Something to try which has worked really well for me, Magnesium spray. I was told that our body will absorb a topical solution much better than an oral supplement. Like you stated most of us lack proper intake of magnesium. I spray 5-6 pumps on each leg and rub it in until just about dry, I do this daily even if I don't ride. Like I said works for me your results maybe different.


----------



## BadgerOne (Jul 17, 2015)

Yep - saw the title and was going to recommend magnesium and potassium, looks like you've got it figured out. I try to get everything I need from the diet, but sometimes it just isn't possible, so I take magnesium and potassium supplements.


----------



## Cleared2land (Aug 31, 2012)

Epsom Salt is Magnesium Sulfate. Taking a soak in an epsom salt bath is a common transdermal magnesium intake. An inexpensive treatment.


----------



## J.B. Weld (Aug 13, 2012)

For me and most of the people I see getting cramps the problem is conditioning. Cramps generally occur when you ride longer and harder than you're prepared for fitness-wise.


----------



## mtnbkrmike (Mar 26, 2015)

I have had bad hamstring cramping my whole life. These put an end to my agony. 100% effective. Up until I discovered them, nothing else worked.


----------



## Bhamss (Dec 23, 2014)

sounds like you might have more going on but for me stretching pre and post rides is critical to keeping cramps at bay. Also been paying much more attention to post ride meals and hydrating. I would get debilitating cramps that ran down the inside of my leg.


----------



## prj71 (Dec 29, 2014)

Bye bye muscle cramps. Don't get them anymore









Sent from my SM-G930V using Tapatalk


----------



## Cary (Dec 29, 2003)

Gatorade is a terrible electrolyte replacement, mostly sugar. Try First Endurance EFS. Importantly, drink a bottle before you exercise, waiting until you are done is too late. On long rides, alternate between a bottle of electrolyte drink and water.


----------



## slip20 (Mar 19, 2009)

Both my two brothers and I have all grew up with wickedly bad muscle cramps after athletic endeavors. My brother who is a doctor, and a smart guy, discovered, that for us, its a straight-up salt deficiency. He calls us "salt wasters", because we lose a lot of salt in our sweat. Solution? add about 1 teaspoon of salt to beverages through the course of the day. He invented a drink he calls "Big Mikes Home-brew" about 2 quarts of water, some unsweetened Kool-aid (or similar), and 1 teaspoon of salt. Tastes decent and solves the cramping problem,.


----------



## Jayem (Jul 16, 2005)

Just get some actual electrolyte products.
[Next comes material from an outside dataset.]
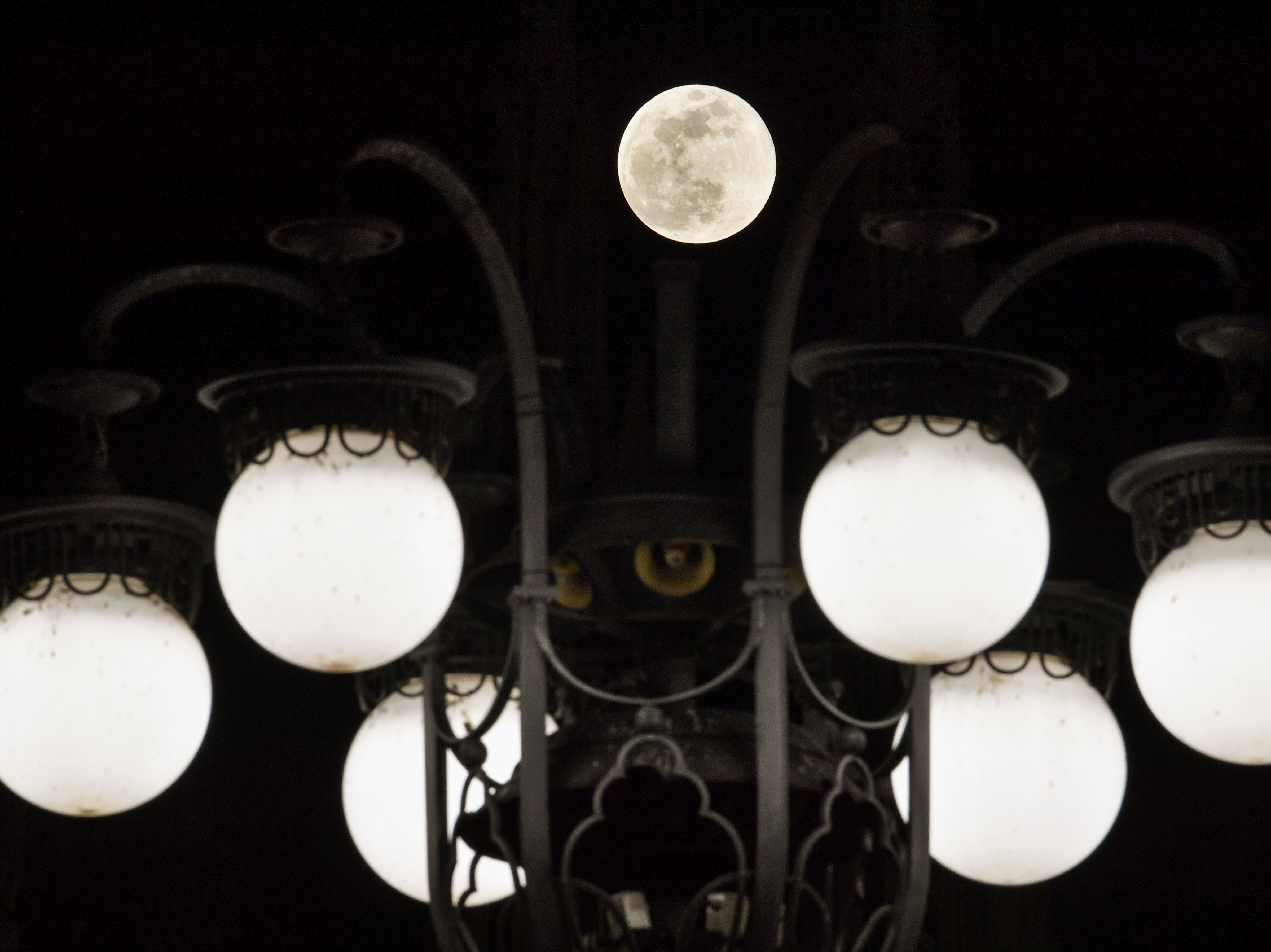 The Super Snow Moon is pictured against the street lights of Piazza del Duomo in downtown Milan on Feb. 19, 2019.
Not those little fizzy tabs or gatorade.


----------



## tomboyjr (Jul 16, 2009)

I suffered from cramps during a ride for years. Always around the 2 hour mark. I eat pretty good and was riding a lot. What helped me the most was using Accelerade mixed in my Camelback, its protein based. And getting good protein in my meals the night before and that morning. I had always used the 'carbing up' method and it just didnt work for me.


----------



## J.B. Weld (Aug 13, 2012)

I used to regularly get cramps on long rides, usually about 3-3.5 hours in. Always well fueled and drank plenty of water and electrolyte mix. As I started riding more consistently they completely disappeared.


----------



## hkmeup (Dec 30, 2006)

To the op, you say you get cramps when you do "big rides." Do you also get them during normal rides? If not, I would agree with J.B. Weld that it's likely more exertion related rather than nutrition based. For me personally, the only time I get cramping is during xc races when I'm pushing a lot harder for a more sustained length of time than I do on my day to day rides. I've read to reduce this type of cramping, riders need to regularly exert themselves at higher output levels doing things such as intervals and race pace efforts.


----------



## Jayem (Jul 16, 2005)

Yes, fitness plays a huge role, in that the harder you are pushing and the less fit, the more likely cramps are. I never cramped doing the ITI 350, but it's pretty hard to, you are never pushing that hard or a short period of time there, it's being able to ride for 16hrs straight or more and you get extreme fatigue...but not cramps IME. The 100 mile races are a mixed bag. With a lot of climbing, cramps can be hard to stave off. The more in shape you are, the better you are suited for this and able to keep going without cramping and this tends to become one of the biggest factors in these races, just not cramping. I kept the cramps at bay in the WM100, but they were definitely trying to get me in a few places. In the WOR50, got bad cramps, like everyone from our state that was down there got the same, and not just once, but like the same muscles at least twice, extremely painful. Whenever you can push through the cramps, it's not so bad on the other side IME, but if it's a hard race and you are going hard, you kind of expect this. The more in-shape you are, the less of an issue this is, as far as distance/exertion. Hydration/electrolytes can help a lot, but we are still looking for a "magic solution" that lets you keep riding without cramping ever. There's no shortage of claims...but no actual 100% fixes.


----------



## eri (Sep 4, 2012)

Id like to hear more science. An explanation for why the cramps occur.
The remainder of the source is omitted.